■ Material to process ■
○ ○ ○ ○

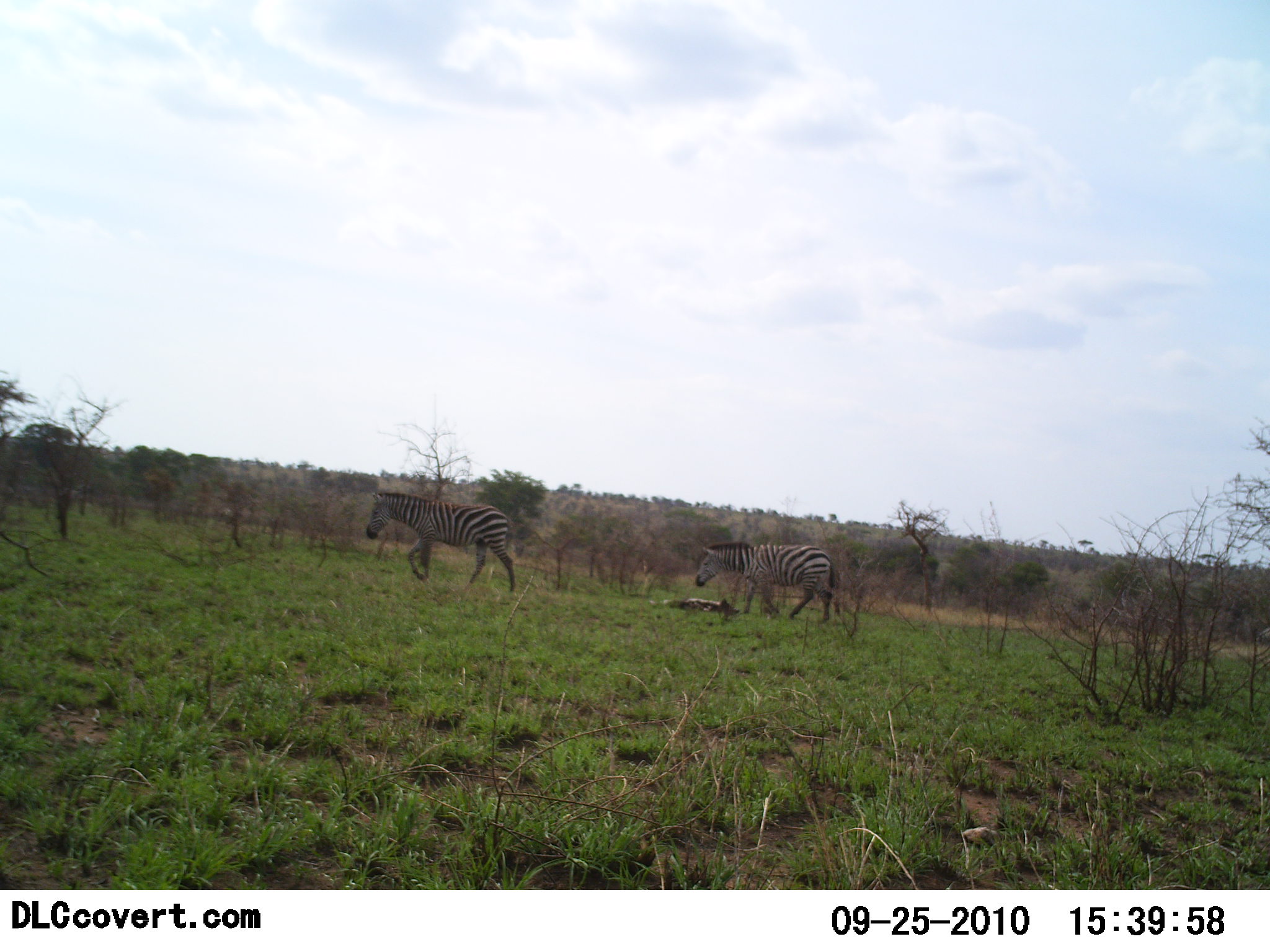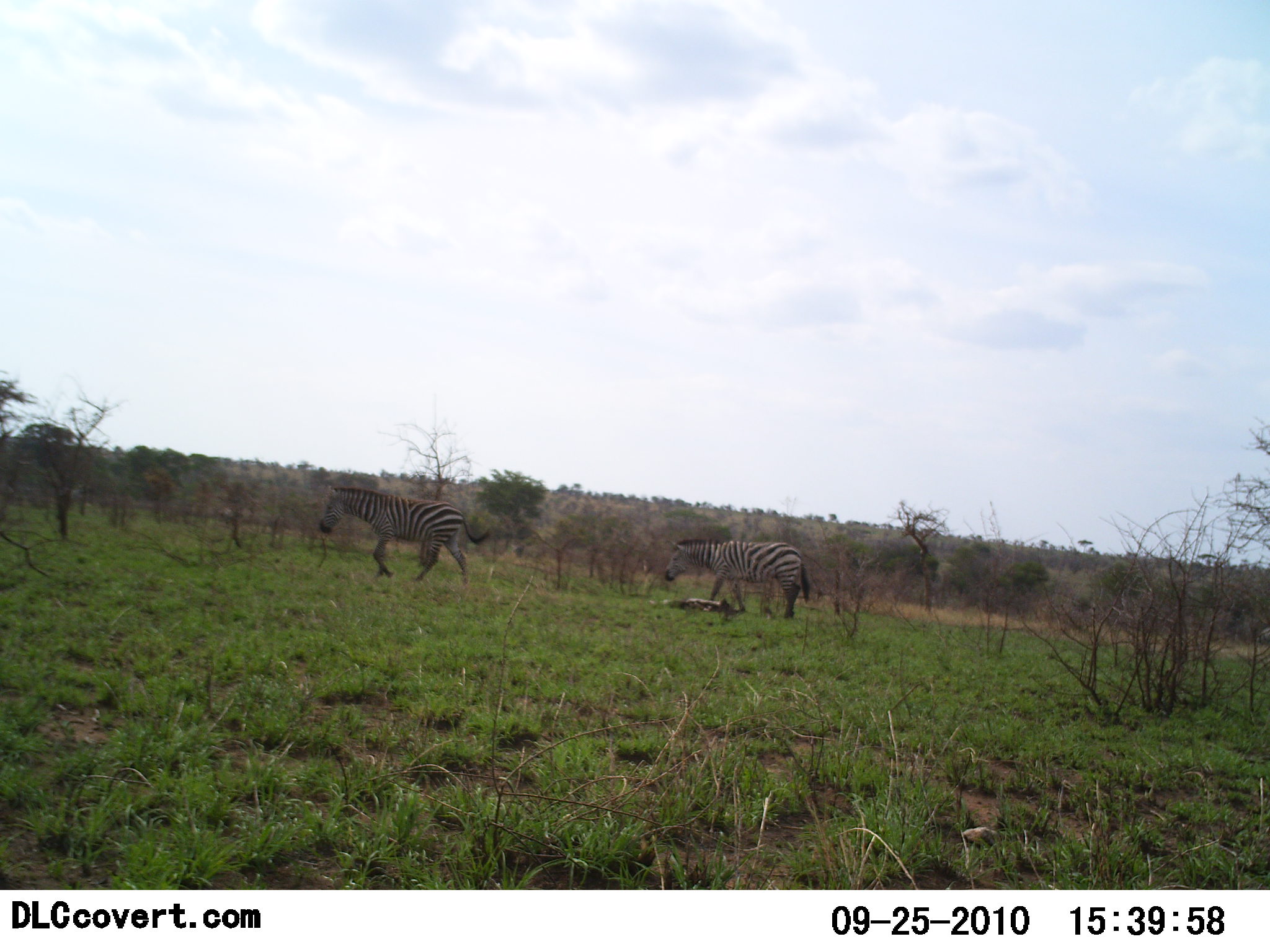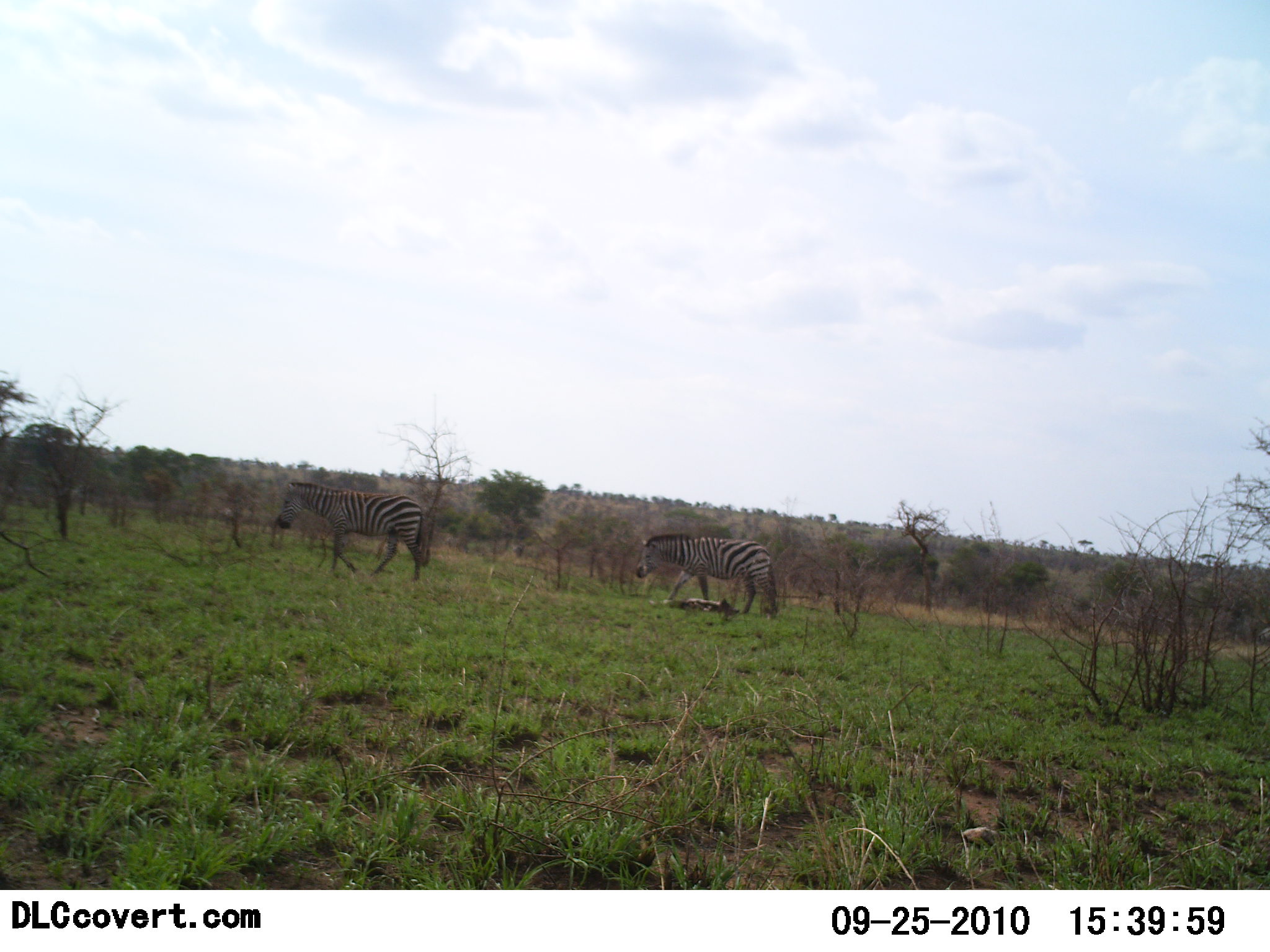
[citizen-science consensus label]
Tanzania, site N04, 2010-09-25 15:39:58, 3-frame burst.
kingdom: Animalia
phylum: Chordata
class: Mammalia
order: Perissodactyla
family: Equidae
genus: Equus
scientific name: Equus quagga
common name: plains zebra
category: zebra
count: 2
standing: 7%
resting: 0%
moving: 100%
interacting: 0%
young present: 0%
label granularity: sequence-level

○ ○ ○ ○

■ What you need to do ■
The requested output is the line holding "kingdom: Animalia" and every line after it up to the last line of the listing, exactly, with nothing else.

■ Answer area ■
kingdom: Animalia
phylum: Chordata
class: Mammalia
order: Perissodactyla
family: Equidae
genus: Equus
scientific name: Equus quagga
common name: plains zebra
category: zebra
count: 2
standing: 7%
resting: 0%
moving: 100%
interacting: 0%
young present: 0%
label granularity: sequence-level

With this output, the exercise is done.